Collected data entries
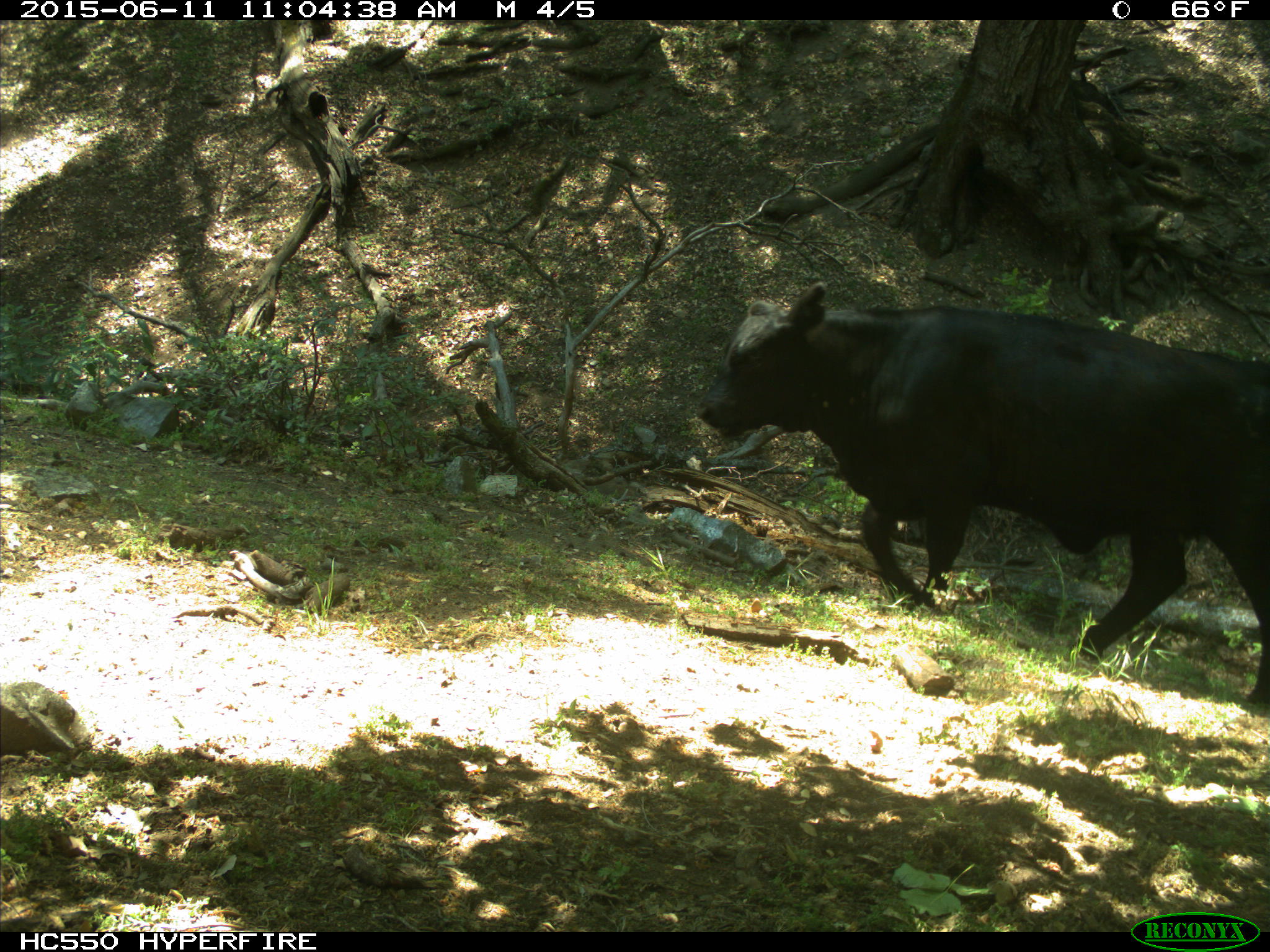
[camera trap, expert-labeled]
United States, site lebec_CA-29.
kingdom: Animalia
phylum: Chordata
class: Mammalia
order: Artiodactyla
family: Bovidae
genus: Bos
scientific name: Bos taurus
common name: domestic cow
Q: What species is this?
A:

# Problem statement
Nothing but the records, repeated exactly and stripped of pictures, should appear in the answer.

# Answer to this exercise
[camera trap, expert-labeled]
United States, site lebec_CA-29.
kingdom: Animalia
phylum: Chordata
class: Mammalia
order: Artiodactyla
family: Bovidae
genus: Bos
scientific name: Bos taurus
common name: domestic cow
Q: What species is this?
A:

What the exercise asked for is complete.